You Got the Interview – Now it’s Time to Learn More About Your Prospective Employer

Tuesday, April 1st, 2014 by: Jeanette Hannan

Congratulations are in order. An employer has invited you for interview. The hard work starts now. In preparation for the interview it is vital that you understand more about the organisation you could be working for. This will help you deal with common job interview questions and shows that you really want the role. So how do you research the employer effectively?

Review the company website

The company website could be a rich source of background information. But where do you start? There are a number of key sections to focus on. Review recent financial results. This helps you understand how the company is performing and will normally set out the company’s strategic objectives for the next year. Look for the corporate social responsibility section too. This will outline those areas where the business is considering the broader community. Finally, look at the careers section. This will normally give you more information about what it is like to work for the company.

Read the news

Even small businesses can sometimes feature in the news. That does not mean that they are doing something wrong. It can sometimes be a good indication of how a business interacts with the community. For larger organisations, national news pages can give you an insight into any recent stories (negative or otherwise) that give you real-time knowledge of the business today. Do not be drawn into controversial conversations but make sure you have a rough idea of what is happening so that you can avoid asking awkward questions.

Reach out to employees

It is now quite common for employees to share their insights about what it is like to work for a company. is a web site that enables employees to share insights about what it is ‘really’ like to work for a company. Similarly, do a search on LinkedIn for the senior managers of the organisation to see what they are saying. These sites can give you invaluable information about career prospects, salaries and development opportunities. Remember, however, that people may not be willing to be completely truthful in this particular environment…

Talk to your network

The broader your network, the more likely it is that you will know somebody who works for the company, directly or indirectly. Reach out to as many people as you can to find out what they can tell you. An introduction through your network can be a very powerful and personal way to get the low-down on a potential employer. If you are able to meet with somebody in person, make sure that you treat the meeting as formally as a real interview. You never know how your paths may later cross.

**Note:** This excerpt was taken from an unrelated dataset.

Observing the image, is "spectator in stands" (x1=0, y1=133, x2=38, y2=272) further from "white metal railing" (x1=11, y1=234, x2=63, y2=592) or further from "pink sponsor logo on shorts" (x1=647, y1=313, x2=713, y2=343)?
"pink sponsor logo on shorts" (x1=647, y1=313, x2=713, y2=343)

Sample the product or service

As a customer, you have a unique insight into any business. What better opportunity is there to learn about the business than to embark on the customer experience? Buy a product. Try a service. Soak up everything that happens and analyse every interaction that you have. You may well find yourself with very powerful insight that could be the difference between being a good candidate and being a great candidate.

Always remember that a job interview is a two-way process. It is as much about you deciding whether you want to work for the company as it is about them wanting to have you. Do your research and make sure that you choose the employer just as much as they decide to choose you.